Probably fired, I left at eight
I’m gonna be a little… late…
You pay your fee to get it chewed
Yet guys like me Deliveroo
**CRASH**
**SIRENS**
With splatted hair, covered in mud
Sirens blaring, so much blood
In shock despair I check my wound
Yeah, guys like me Deliveroo
Oh please don’t stare, it’s just a sprain
I’ll cycle through it, won’t complain
Make way, back off and let me through
Yeah guys like me Deliveroo
All is fair in love and grub! ooohhh…
Yeah, a low fare’s still a job!
So guys like me Deliveroo
Based on
Sweden 2000 / Switzerland 2004 / United Kingdom 1985 / Turkey 1980 / Finland 2002
æonian [iːˈəʊnɪən]; adjective
Lasting for an immeasurably or indefinitely long period of time
Synonyms: Eskerian, Sebastianian
Esker here. This is the 2nd ever use of the inverted footnote in ALC. If you missed the first one, well as Sigga&Sigrún once said: go on and follow this link. Being your Queen of Cowgirls, nay power bottom of ALC, I was particularly pleased to see my two-time sparring partner take the victory in 2023. That said, in the afterglow, Sebastian has become quite precious, even diva-ish, since his win.

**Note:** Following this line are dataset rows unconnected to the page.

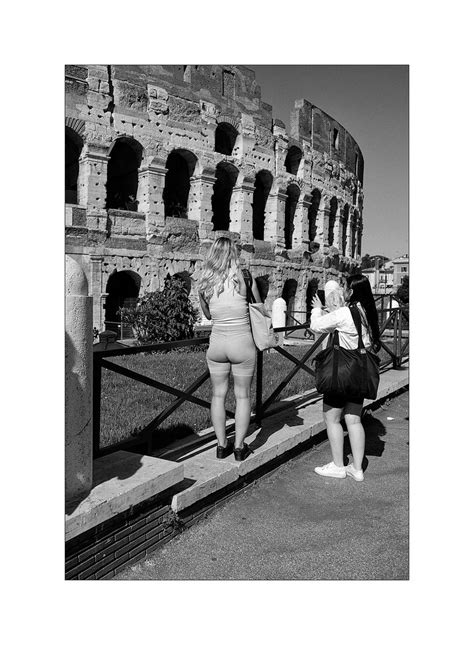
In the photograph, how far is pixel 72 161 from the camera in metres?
13.3

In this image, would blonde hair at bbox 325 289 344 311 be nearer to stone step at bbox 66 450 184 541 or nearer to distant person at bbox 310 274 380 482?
distant person at bbox 310 274 380 482

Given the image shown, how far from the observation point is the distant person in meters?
3.62

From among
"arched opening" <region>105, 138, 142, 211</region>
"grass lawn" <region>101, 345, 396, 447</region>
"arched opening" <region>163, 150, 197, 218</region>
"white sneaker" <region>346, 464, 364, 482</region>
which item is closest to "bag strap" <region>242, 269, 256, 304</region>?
"white sneaker" <region>346, 464, 364, 482</region>

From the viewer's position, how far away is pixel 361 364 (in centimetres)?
362

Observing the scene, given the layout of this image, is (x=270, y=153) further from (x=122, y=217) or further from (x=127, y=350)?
(x=127, y=350)

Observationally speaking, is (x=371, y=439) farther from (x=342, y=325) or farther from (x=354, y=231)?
(x=354, y=231)

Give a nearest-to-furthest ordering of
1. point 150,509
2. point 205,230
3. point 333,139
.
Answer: point 150,509, point 205,230, point 333,139

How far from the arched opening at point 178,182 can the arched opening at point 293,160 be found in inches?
174

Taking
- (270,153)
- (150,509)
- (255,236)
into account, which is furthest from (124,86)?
(150,509)

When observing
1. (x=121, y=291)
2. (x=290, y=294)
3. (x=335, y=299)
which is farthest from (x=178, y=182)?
(x=335, y=299)

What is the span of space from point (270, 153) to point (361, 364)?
14803 millimetres

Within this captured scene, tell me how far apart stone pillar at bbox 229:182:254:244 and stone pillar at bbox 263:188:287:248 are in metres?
1.20

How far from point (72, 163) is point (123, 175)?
2.09 meters

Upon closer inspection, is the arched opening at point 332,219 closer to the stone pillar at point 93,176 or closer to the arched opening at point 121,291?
the arched opening at point 121,291
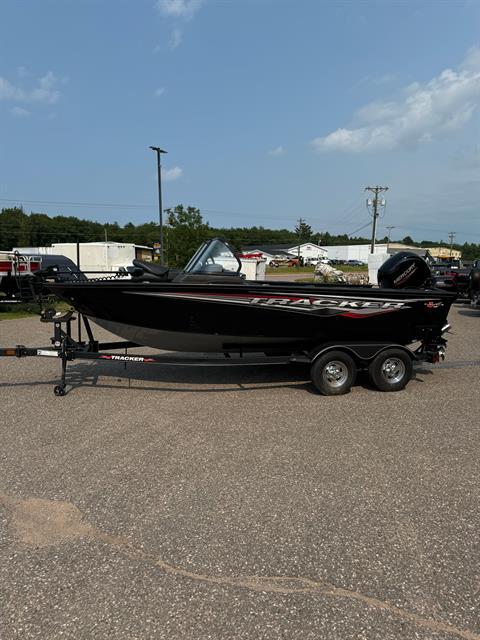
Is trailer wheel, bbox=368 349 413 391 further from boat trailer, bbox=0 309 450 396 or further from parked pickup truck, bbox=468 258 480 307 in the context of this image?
parked pickup truck, bbox=468 258 480 307

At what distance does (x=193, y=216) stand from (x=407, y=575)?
98.7ft

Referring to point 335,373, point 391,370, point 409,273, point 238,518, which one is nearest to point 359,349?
point 335,373

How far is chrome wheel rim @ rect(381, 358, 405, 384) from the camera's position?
18.5ft

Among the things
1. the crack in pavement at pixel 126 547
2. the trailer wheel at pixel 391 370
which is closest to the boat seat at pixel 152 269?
the trailer wheel at pixel 391 370

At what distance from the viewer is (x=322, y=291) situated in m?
→ 5.39

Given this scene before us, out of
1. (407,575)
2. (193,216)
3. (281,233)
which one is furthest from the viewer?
(281,233)

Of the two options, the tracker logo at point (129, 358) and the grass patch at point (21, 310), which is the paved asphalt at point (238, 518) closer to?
the tracker logo at point (129, 358)

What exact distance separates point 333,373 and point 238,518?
2.94m

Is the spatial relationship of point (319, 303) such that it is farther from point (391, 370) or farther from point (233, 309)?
point (391, 370)

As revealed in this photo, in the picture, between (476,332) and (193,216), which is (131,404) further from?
(193,216)

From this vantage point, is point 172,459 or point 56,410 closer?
point 172,459

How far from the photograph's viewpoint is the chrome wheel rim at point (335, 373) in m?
5.45

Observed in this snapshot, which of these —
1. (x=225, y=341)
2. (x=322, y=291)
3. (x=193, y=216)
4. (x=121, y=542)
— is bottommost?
(x=121, y=542)

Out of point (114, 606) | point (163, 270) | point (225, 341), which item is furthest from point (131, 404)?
point (114, 606)
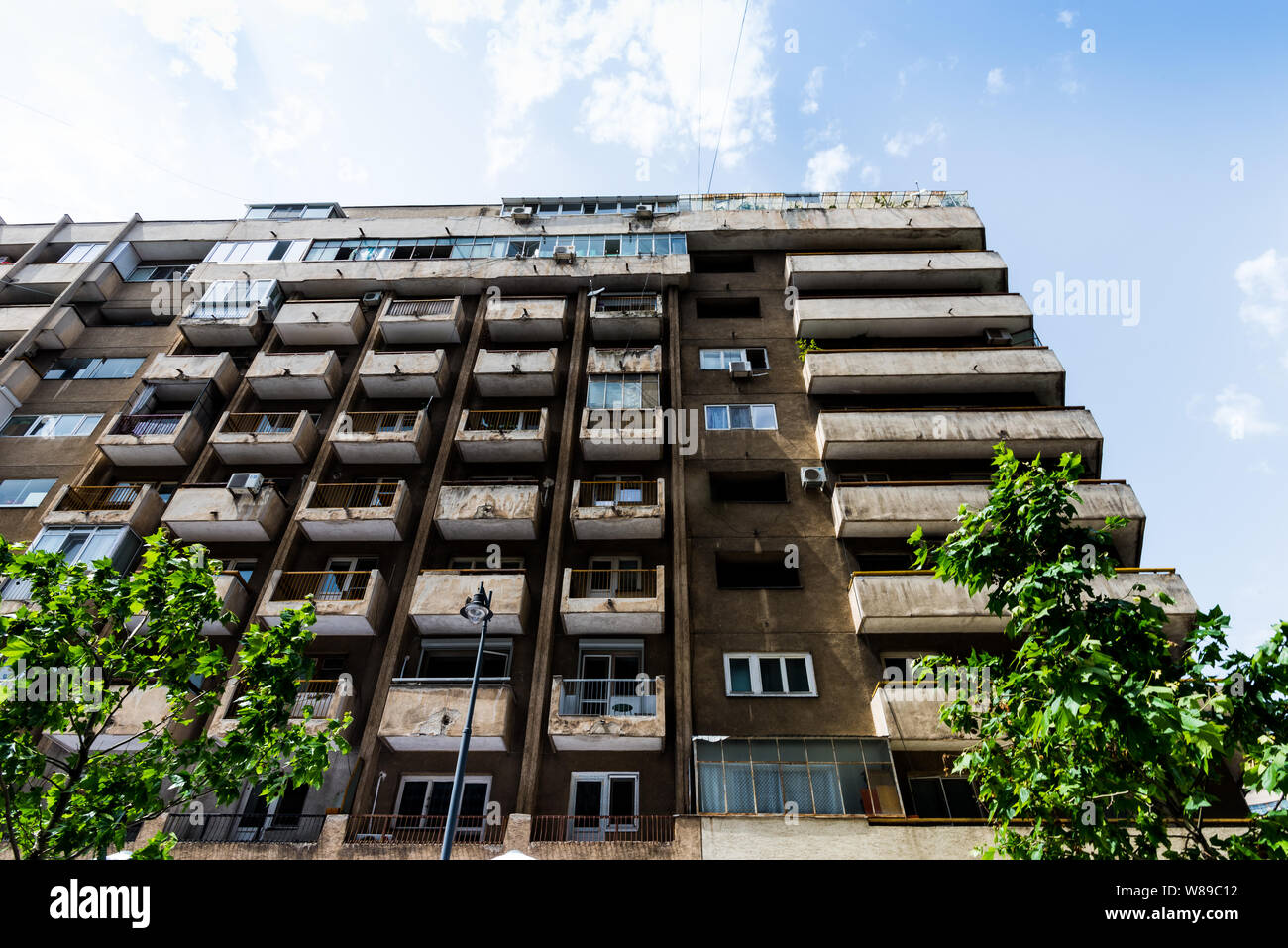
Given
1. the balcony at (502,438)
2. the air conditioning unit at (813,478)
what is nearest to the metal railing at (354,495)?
the balcony at (502,438)

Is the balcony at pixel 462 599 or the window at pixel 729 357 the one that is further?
the window at pixel 729 357

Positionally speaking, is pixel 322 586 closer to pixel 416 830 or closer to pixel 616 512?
pixel 416 830

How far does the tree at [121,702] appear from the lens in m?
10.3

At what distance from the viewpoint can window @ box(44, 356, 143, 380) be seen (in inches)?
1046

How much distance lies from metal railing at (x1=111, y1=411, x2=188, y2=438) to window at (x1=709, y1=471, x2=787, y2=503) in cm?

Esker: No thanks, it reeks of Worcestershire sauce! Anyway, we had hoped to co-write again some day to complete our trilogy. But life - and death - got in the way as it often does. Following our respective victories last year, I suggested we write a potential opening ceremony AL, which Andy graciously accepted. Sebastian's rider for co-writing was extensive. In fact, more gifts than your average Pep Guardiola mega-fan would proffer. He laughed at my dong, spurned alcohol, rejected haute-couture apparel and scoffed at some holiday vouchers. I traipsedtrudged trekked through the internet: Only when I bought him this snow globe did he confirm participation. To each his own.
Sebastian's Review Editor, Corinna, urged us to "come together, right now, in sweet harmony." Even though I think she had something ruder in mind, we concur:
It is our hope to inspire future Winner & Cowgirl co-creations.
Of course, as you all know, writing an AL isn't always straightforward…
Sebastian: So we wrote a lyric about that! We felt it was important to show how even the best writers, and Esker, still get stuck sometimes.
Sebastian: He also insisted we come dressed in spectacular Eurovision outfits. An hour ago. So I chose Piero (sans Music Stars), since I already had a pink shirt, and had to rush to the bus stop to catch the limo Esker sent for me. I’m not a happy bunny…
Esker: He's just jealous that I’m attired as Roger Pontare circa 13th May 2000.